Я готов был услышать в ответ, что она все придумала.
– В кафе на углу. Он там обязательно будет. Он читает американские газеты. С ним все в порядке.
– Я пойду и поговорю с ним.
– Подождите меня. – Она вытерла крем салфеткой, повернулась ко мне и улыбнулась. – Я в порядке?
– В полном порядке, – ответил я ей.
Глава 25
Кафе находилось на бульваре Мишель, в самом сердце левого берега. Снаружи на ярком солнце сидели студенты. Косматые и серьезные, они приехали из Мюнхена и Лос-Анджелеса в уверенности, что Хемингуэй и Лотрек все еще живы и в один прекрасный день где-нибудь в кафе на левом берегу они их встретят. Но все, кого они когда-либо смогут встретить, – просто молодые люди, которые выглядят точно так же, как они сами, и с этим печальным открытием они в конце концов вернутся в Баварию или в Калифорнию и станут коммерсантами или служащими. А пока они сидят в этой горячей точке культуры, где бизнесмены становятся поэтами, поэты становятся алкоголиками, алкоголики становятся философами, а философы понимают, насколько лучше быть бизнесменами.
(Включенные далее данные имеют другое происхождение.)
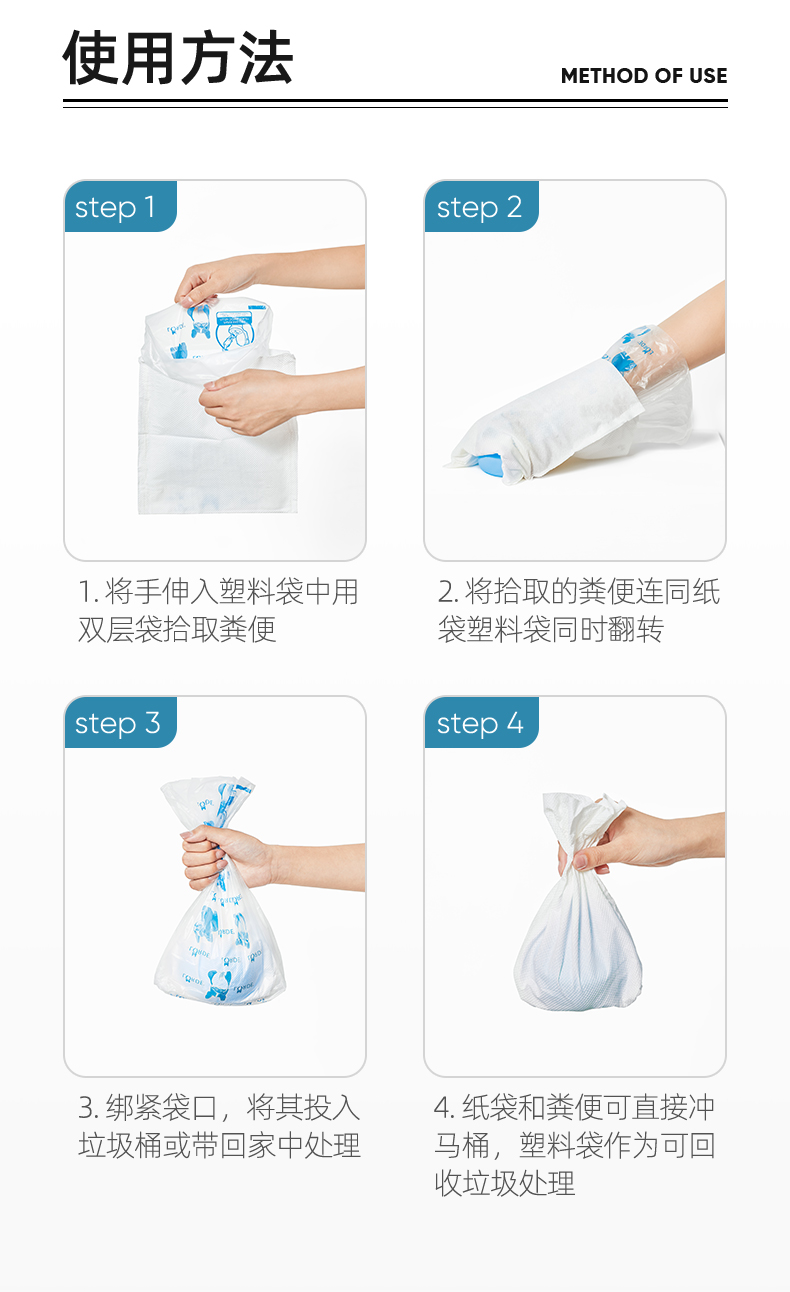 使用方法

METHOD OF USE

step 1

1. 将手伸入塑料袋中用双层袋拾取粪便

step 2

2. 将拾取的粪便连同纸袋塑料袋同时翻转

step 3

3. 绑紧袋口，将其投入垃圾桶或带回家中处理

step 4

4. 纸袋和粪便可直接冲马桶，塑料袋作为可回收垃圾处理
Это был Гудзон. У меня хорошая память на лица. Я увидел его сразу же, едва мы свернули за угол. Он сидел один за столиком в кафе, перед ним лежала сложенная газета, а сам он с интересом изучал посетителей. Я окликнул его.
– Жак Персиваль, – крикнул я. – Что за сюрприз!
Американский специалист по водороду выглядел удивленным, но для любителя он сыграл свою роль довольно хорошо. Мы сели за его столик. После скандала в дискотеке у меня болела спина. Прошло много времени, пока нас обслужили, потому что в глубине кафе было полно людей, которые, вместо того чтобы есть, наперебой пытались подозвать официанта, размахивая туго свернутыми газетами. В конце концов мне удалось привлечь внимание официанта.
– Три больших кофе со сливками, – заказал я.
Пока не прибыл кофе, Гудзон не сказал ни слова.
– Как насчет юной леди? – спросил Гудзон, опуская кубики сахара в кофе с таким видом, будто был потрясен. – Могу я говорить?
– Конечно, – ответил я. – Между Моник и мной нет секретов.